Classification Results

The boxplots of Figure 4 summarize the comparative analysis of all classification pipelines with respect to the mental state combinations. The datasets of all mental states and participants are perfectly balanced and the classification results for all pipelines were computed using a 10-fold cross-validation. We observed that statistically significant differences with a p-value < 0.05 computed using the Wilcoxon signed-rank test were found between the SNR-LR and all the other classification pipelines, regardless of the mental states or the conditions. This result combined with the SNR-LR classification accuracy under chance level confirmed our first impression that SNR features do not contain enough information to effectively discriminate between different mental states.

The PSD-LR results were also significantly lower than all the other classification pipelines in the Actor condition regardless of the mental states. In the Observer condition, the PSD-LR results were significantly lower than all the other pipelines except for the MDM in the Festive vs. Violent mental state (Figure 4B) and for the MDM and the CSP-LR pipelines in the Festive vs. Neutral mental state (Figure 4D). Even though there are few statistically significant differences between the CSP-LR and the Riemannian classification pipelines (MDM, MDM-GF, and TS-LR), the mean accuracies of the latter are slightly higher than the ones of the CSP-LR.

Discussion

Understanding action intent of others involves matching the observed action to the internal representation of such an action built on one’s own multi-sensory-motor experience (Rizzolatti and Sinigaglia, 2007). Previously, hemodynamic-based neuroimaging brain studies have shown that the activated brain areas are different when understanding and judging a negative intent, which included the right amygdala, the temporoparietal junction, and hypothalamus (Sinke et al., 2010), compared to a positive intent, which included the right temporoparietal junction and the right dorsolateral prefrontal cortex (Yoder and Decety, 2014). In addition, fMRI (Vuilleumier and Pourtois, 2007; Bachmann et al., 2018; Engelen et al., 2018; Schönfeld and Wojtecki, 2019) and TMS (Borgomaneri et al., 2015; Engelen et al., 2015, 2018) studies demonstrated the existence of dynamical interactions between the amygdala, the inferior parietal lobule, and the ventral premotor cortex involved in the perception of emotions and the preparation of an action. The functional dynamical mechanisms underlying communication between brain areas have been approached with EEG, which, in this case, is particularly appropriate because it captures electrical brain oscillations that assess direct brain function with a millisecond precision. EEG recordings, while observing an intent inference task displayed on a screen, have shown that moral cognition processes occur as soon as at 200 ms where kind intent featured larger peak N2 amplitude component supported by left cingulate gyrus activity. Hostile intent featured later a larger peak P3 amplitude component supported by the left anterior cingulate cortex activity (Wang et al., 2015).

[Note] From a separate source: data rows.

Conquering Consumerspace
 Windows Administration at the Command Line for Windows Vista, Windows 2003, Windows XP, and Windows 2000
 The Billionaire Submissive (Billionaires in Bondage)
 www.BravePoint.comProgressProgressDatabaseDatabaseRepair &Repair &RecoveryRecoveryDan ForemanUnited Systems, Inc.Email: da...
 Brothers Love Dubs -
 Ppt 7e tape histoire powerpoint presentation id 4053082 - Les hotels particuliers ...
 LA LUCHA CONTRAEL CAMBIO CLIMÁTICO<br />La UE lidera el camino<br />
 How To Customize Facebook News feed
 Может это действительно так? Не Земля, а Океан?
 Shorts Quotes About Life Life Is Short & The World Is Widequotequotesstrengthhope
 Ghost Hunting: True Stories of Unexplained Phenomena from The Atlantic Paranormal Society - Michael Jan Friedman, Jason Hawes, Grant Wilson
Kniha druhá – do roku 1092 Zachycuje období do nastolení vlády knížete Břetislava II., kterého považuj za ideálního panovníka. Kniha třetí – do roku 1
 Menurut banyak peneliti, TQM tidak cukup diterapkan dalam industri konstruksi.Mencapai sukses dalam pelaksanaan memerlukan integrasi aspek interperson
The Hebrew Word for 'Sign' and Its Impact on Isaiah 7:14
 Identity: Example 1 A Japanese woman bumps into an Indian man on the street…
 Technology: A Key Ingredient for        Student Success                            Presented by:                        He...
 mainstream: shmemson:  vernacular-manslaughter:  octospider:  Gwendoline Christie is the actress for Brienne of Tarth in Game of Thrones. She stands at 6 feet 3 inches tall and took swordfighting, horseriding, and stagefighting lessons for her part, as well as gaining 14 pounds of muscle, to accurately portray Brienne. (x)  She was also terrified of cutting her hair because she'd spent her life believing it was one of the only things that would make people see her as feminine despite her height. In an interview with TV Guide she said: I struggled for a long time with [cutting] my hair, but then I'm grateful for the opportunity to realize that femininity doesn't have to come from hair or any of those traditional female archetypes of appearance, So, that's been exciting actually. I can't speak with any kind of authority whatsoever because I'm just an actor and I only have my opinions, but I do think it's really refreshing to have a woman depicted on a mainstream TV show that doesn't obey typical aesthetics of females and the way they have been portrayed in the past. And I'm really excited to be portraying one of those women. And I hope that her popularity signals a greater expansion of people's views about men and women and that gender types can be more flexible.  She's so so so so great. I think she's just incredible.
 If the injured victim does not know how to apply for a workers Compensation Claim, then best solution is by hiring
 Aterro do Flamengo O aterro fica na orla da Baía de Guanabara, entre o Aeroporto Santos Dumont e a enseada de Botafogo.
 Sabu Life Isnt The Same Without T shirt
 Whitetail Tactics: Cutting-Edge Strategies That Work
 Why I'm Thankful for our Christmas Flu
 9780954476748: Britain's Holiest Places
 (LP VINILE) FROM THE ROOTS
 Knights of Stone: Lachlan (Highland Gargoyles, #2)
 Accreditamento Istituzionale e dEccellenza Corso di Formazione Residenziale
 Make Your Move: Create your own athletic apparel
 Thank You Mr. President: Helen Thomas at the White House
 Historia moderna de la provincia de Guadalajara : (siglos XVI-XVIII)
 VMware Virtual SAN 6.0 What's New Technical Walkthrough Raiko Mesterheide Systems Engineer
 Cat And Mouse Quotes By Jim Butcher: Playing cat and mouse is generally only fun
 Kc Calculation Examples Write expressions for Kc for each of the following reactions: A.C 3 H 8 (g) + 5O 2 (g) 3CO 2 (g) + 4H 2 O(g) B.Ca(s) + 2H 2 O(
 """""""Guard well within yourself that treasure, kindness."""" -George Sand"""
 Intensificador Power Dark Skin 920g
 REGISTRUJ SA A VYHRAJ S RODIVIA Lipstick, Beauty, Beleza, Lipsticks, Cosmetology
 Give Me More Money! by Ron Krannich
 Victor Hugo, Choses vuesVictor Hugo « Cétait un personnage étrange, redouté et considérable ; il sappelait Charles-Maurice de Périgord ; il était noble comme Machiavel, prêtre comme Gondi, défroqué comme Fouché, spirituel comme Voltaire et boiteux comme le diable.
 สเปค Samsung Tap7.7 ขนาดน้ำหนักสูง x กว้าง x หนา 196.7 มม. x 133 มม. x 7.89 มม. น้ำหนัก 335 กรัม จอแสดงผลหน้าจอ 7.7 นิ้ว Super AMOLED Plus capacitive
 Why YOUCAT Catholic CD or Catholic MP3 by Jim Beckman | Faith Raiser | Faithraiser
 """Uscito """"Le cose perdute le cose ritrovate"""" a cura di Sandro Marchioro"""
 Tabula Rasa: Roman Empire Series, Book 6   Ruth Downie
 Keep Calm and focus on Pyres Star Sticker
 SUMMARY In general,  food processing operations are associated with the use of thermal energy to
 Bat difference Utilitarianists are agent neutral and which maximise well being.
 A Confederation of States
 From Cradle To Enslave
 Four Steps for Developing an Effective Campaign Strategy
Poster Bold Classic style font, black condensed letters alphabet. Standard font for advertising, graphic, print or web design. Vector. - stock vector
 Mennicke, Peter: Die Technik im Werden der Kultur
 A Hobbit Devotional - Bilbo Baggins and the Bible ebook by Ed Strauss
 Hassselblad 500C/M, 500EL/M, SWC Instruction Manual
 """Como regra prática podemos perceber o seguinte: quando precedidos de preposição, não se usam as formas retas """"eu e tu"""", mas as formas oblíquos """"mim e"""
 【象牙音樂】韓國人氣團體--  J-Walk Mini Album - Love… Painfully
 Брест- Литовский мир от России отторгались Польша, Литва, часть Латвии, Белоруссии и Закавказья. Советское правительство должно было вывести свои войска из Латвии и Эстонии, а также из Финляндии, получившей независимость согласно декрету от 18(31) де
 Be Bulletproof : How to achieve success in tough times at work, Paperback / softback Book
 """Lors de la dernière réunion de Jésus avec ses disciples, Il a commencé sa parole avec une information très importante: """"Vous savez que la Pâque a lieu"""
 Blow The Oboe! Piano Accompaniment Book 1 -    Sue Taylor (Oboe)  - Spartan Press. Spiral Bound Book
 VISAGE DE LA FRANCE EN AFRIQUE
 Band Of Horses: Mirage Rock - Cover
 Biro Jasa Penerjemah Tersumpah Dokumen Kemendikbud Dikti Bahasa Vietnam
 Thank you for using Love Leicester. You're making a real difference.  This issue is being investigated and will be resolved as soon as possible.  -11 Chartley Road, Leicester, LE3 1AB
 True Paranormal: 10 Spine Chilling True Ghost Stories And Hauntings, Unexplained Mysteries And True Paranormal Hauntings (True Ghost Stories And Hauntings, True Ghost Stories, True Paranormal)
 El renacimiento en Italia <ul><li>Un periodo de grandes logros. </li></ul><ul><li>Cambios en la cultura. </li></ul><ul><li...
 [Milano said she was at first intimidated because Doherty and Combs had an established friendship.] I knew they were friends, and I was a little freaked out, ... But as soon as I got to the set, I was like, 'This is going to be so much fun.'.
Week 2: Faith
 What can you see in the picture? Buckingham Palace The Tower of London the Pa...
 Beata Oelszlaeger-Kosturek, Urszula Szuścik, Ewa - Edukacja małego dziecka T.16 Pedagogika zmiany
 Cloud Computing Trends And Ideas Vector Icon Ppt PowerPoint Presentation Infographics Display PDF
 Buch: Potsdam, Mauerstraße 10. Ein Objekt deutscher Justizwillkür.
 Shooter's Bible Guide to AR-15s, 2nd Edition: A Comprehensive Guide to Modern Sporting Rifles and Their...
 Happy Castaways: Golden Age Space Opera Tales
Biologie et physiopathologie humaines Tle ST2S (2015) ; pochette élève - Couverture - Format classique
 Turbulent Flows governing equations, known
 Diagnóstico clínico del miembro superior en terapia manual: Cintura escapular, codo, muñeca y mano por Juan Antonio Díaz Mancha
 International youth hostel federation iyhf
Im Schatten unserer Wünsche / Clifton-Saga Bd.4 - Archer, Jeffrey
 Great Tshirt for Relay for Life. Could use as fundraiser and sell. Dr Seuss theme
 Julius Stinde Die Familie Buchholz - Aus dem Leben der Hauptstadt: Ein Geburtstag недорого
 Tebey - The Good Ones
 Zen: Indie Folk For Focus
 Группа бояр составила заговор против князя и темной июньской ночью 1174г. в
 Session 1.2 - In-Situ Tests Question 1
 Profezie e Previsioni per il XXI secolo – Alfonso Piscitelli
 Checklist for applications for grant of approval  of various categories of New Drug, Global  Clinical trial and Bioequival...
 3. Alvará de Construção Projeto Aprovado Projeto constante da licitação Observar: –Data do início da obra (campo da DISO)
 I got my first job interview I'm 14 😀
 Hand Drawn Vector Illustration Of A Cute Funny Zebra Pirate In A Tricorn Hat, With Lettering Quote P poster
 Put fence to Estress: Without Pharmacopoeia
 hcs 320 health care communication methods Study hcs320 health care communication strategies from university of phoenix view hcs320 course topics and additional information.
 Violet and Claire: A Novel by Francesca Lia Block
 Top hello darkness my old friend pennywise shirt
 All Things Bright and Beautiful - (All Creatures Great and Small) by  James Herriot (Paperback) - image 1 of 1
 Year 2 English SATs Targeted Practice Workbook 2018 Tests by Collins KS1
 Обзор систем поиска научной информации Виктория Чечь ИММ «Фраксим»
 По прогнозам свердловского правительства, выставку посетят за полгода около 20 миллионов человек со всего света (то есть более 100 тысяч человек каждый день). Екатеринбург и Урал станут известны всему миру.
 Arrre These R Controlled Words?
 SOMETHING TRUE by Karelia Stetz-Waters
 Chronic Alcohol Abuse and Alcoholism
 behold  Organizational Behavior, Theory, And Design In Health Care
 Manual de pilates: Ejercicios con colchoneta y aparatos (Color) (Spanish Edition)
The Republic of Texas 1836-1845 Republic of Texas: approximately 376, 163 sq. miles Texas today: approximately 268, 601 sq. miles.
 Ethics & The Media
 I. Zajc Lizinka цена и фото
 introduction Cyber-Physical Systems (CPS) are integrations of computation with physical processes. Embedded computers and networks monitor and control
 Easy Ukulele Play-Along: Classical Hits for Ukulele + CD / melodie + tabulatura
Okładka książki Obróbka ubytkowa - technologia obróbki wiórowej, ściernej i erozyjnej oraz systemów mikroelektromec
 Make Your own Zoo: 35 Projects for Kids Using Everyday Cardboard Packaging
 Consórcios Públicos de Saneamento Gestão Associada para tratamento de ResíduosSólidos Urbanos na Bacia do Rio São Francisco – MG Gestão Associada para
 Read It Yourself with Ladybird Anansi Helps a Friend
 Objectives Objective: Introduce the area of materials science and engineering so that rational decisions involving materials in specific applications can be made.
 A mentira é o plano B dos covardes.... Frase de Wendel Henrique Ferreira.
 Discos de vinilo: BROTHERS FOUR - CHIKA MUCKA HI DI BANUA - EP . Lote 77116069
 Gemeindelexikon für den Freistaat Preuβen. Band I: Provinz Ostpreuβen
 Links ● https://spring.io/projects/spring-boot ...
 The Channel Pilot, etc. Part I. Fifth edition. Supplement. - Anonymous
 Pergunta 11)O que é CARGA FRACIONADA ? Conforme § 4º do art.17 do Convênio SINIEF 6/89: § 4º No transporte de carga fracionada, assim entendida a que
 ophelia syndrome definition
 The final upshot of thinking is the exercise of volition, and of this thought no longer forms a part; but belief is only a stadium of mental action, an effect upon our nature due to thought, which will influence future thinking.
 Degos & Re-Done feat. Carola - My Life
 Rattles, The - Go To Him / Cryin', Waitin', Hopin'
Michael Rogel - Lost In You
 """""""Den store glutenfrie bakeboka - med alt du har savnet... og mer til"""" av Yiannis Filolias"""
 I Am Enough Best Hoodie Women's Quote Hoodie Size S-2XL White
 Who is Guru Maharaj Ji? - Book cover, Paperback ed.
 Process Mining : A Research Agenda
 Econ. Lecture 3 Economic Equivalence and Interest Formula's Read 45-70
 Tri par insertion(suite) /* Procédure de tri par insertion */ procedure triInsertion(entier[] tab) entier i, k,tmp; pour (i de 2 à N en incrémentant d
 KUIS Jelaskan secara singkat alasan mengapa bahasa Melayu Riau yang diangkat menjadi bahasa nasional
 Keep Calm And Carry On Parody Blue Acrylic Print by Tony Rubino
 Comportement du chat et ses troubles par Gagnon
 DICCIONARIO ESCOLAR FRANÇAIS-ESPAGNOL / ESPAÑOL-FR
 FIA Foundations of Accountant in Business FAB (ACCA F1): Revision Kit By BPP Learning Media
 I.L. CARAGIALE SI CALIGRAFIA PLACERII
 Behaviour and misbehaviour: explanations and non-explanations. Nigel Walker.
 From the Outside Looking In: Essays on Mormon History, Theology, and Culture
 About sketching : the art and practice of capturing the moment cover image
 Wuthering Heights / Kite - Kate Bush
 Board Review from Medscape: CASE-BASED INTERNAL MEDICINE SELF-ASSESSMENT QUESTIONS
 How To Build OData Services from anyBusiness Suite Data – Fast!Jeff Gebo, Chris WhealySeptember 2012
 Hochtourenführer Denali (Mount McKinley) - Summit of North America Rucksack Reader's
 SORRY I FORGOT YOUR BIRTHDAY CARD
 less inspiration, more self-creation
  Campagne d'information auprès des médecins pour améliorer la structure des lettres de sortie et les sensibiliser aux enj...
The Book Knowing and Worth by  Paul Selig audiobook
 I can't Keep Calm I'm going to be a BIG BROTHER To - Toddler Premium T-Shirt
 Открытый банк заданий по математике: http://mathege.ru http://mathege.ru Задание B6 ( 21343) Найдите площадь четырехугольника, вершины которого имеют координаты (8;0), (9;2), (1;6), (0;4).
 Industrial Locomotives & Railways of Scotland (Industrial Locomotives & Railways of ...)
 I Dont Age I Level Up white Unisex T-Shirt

In this work, we propose a more realistic protocol where both the observer and the actor (of the violent, festive, and neutral ball throws) are real persons standing up and facing each other. This protocol allows access to the synchronized EEG dynamics, kinematics, and electromyographic activity of both participants. Although further investigation will be needed with a larger population to understand and characterize such EEG dynamics, kinematics, and muscular activity before, during, and after the movement, we demonstrated here that even without knowing the underlying dynamical mechanisms, classification algorithms can effectively discriminate between neutral, festive, and violent mental states. These successful classification results were obtained in both the actors’ and observers’ EEG signals of 10 couples during 1 s before the action, suggesting that festive and violent intent can be detected before the action. These results pave the way for new electrophysiological discrimination of mental states based on non-invasive EEG recordings.

Design Considerations

The terms “festive” and “violent” can be understood differently depending on the context and interpretational meaning. The debate on whether and how linguistic data are a part of a complex interpretational structure and how they can be implemented in the mind of the participants remain largely unknown (Hagoort, 2020; Martin and Baggio, 2020). In this perspective, we propose a protocol inspired by Gregory Bateson’s analysis of double framing (Bateson, 1955). Bateson studied monkeys who were play-fighting and observed that this situation relied on two frames: the frame of the battle and the frame of the play. In the present design, the two participants are in the second frame of meta-communication since both the actor and the observer are aware of the general state imposed by the experimenter. This means that not only the posture and the gesture of the participant but also the imposed meta-cognitive communication may greatly contribute to the establishment of the required mental state. The fact that significant classification performances were obtained for the 10 couples of participants may indicate that the interpretational meaning of the “festive” vs. “violent” vs. “neutral” conditions were relatively well understood by all participants.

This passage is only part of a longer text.